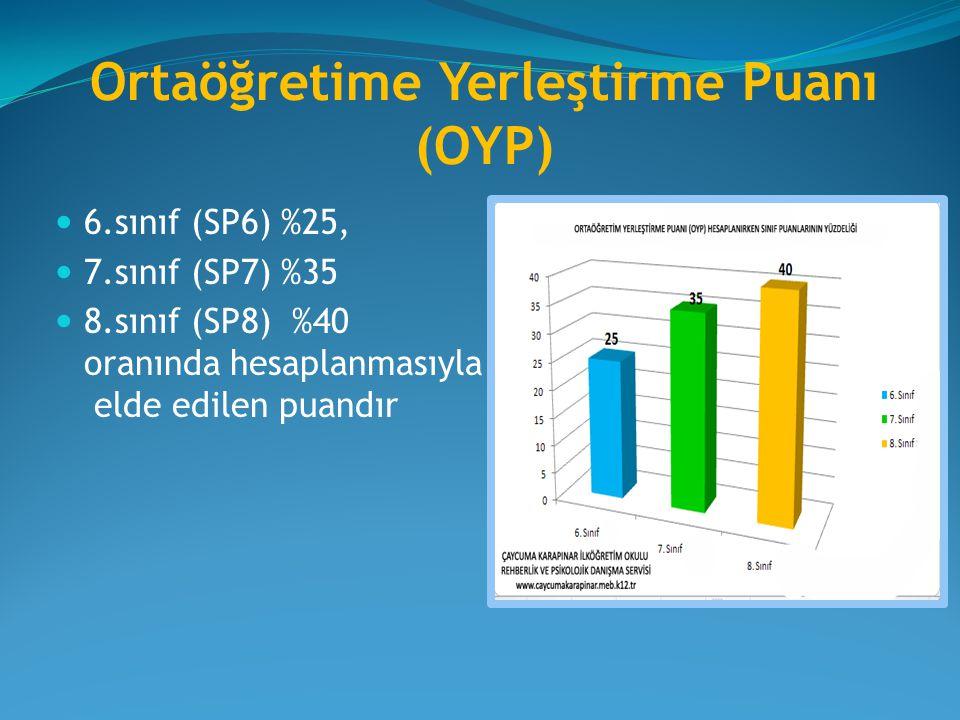 Ortaöğretime Yerleştirme Puanı (OYP) 6.sınıf (SP6) %25, 7.sınıf (SP7) %35 8.sınıf (SP8) %40 oranında hesaplanmasıyla elde edilen puandır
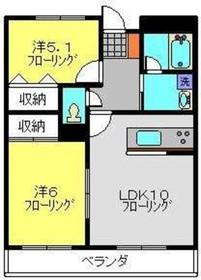 武蔵新城駅 徒歩17分2階Fの間取り画像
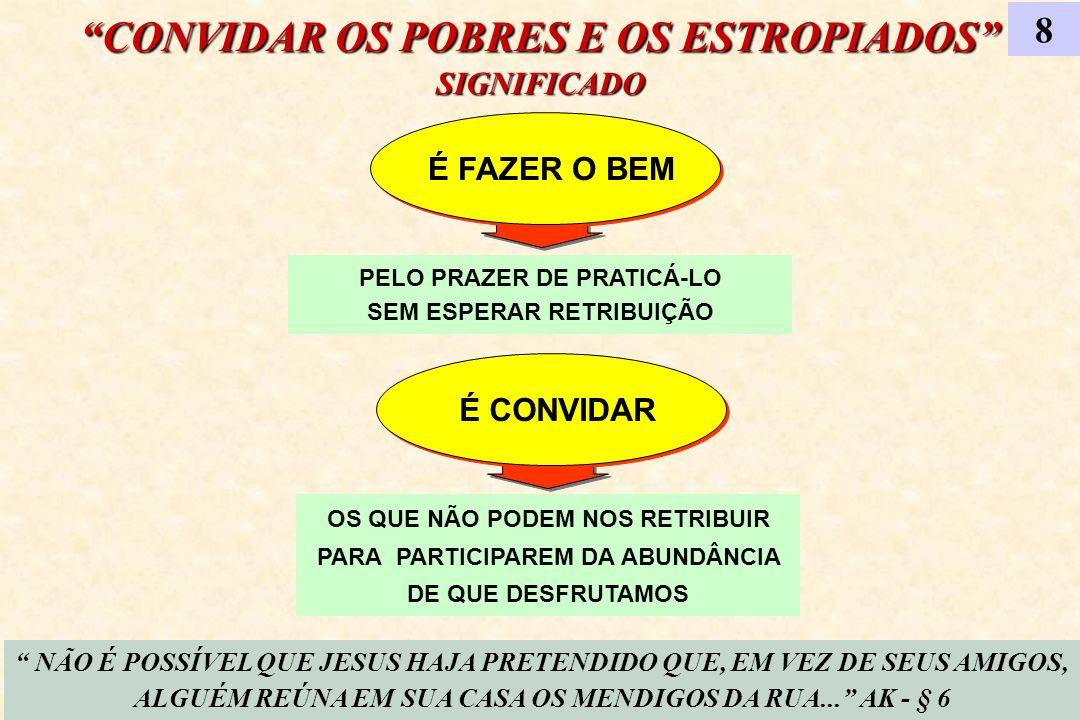 CONVIDAR OS POBRES E OS ESTROPIADOS SIGNIFICADO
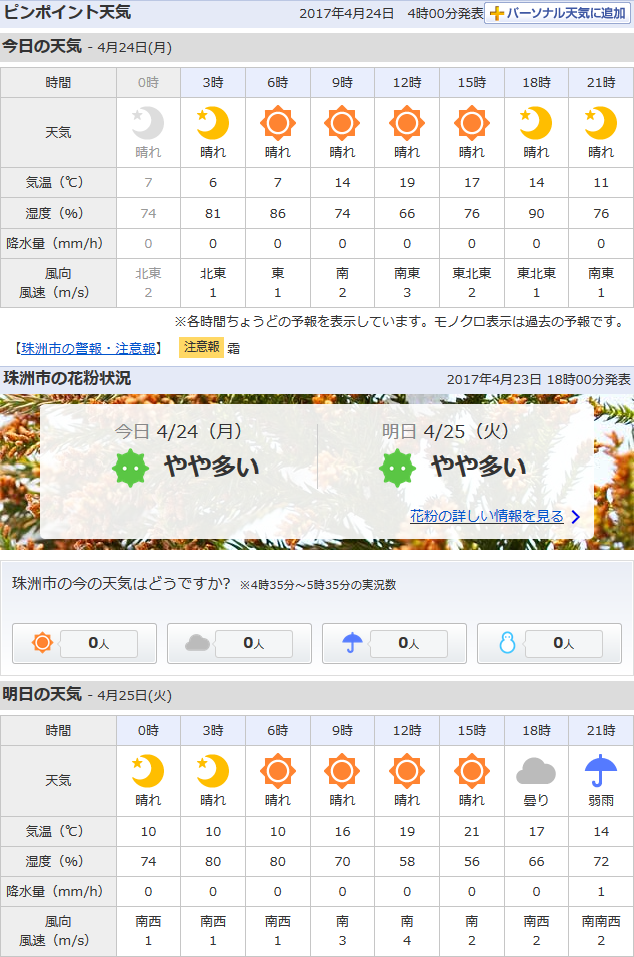 04-24天気予報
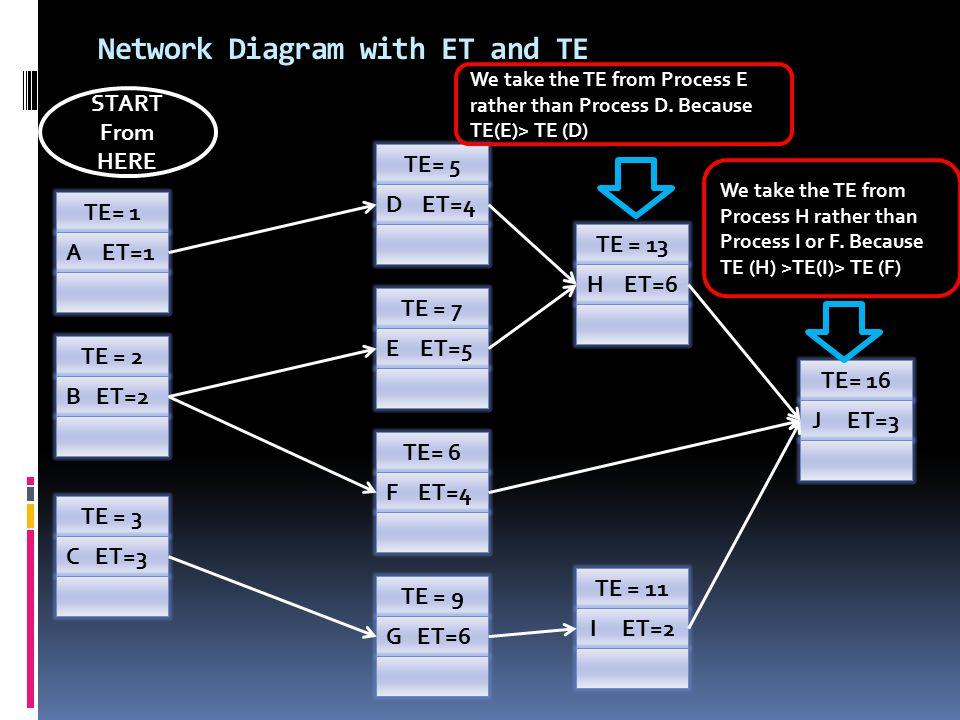 Network Diagram with ET and TE TE= 1 A ET=1 TE = 2 B ET=2 TE = 3 C ET=3 TE = 9 G ET=6 TE= 6 F ET=4 TE = 7 E ET=5 TE= 5 D ET=4 TE = 13 H ET=6 TE= 16 J ET=3 TE = 11 I ET=2 We take the TE from Process E rather than Process D.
++++
Give the listing above again in its entirety and exactly; do not include the pictures.

■ **SOLUTION**
 Ortaöğretime Yerleştirme Puanı (OYP) 6.sınıf (SP6) %25, 7.sınıf (SP7) %35 8.sınıf (SP8) %40 oranında hesaplanmasıyla elde edilen puandır
 武蔵新城駅 徒歩17分2階Fの間取り画像
 CONVIDAR OS POBRES E OS ESTROPIADOS SIGNIFICADO
 04-24天気予報
 Network Diagram with ET and TE TE= 1 A ET=1 TE = 2 B ET=2 TE = 3 C ET=3 TE = 9 G ET=6 TE= 6 F ET=4 TE = 7 E ET=5 TE= 5 D ET=4 TE = 13 H ET=6 TE= 16 J ET=3 TE = 11 I ET=2 We take the TE from Process E rather than Process D.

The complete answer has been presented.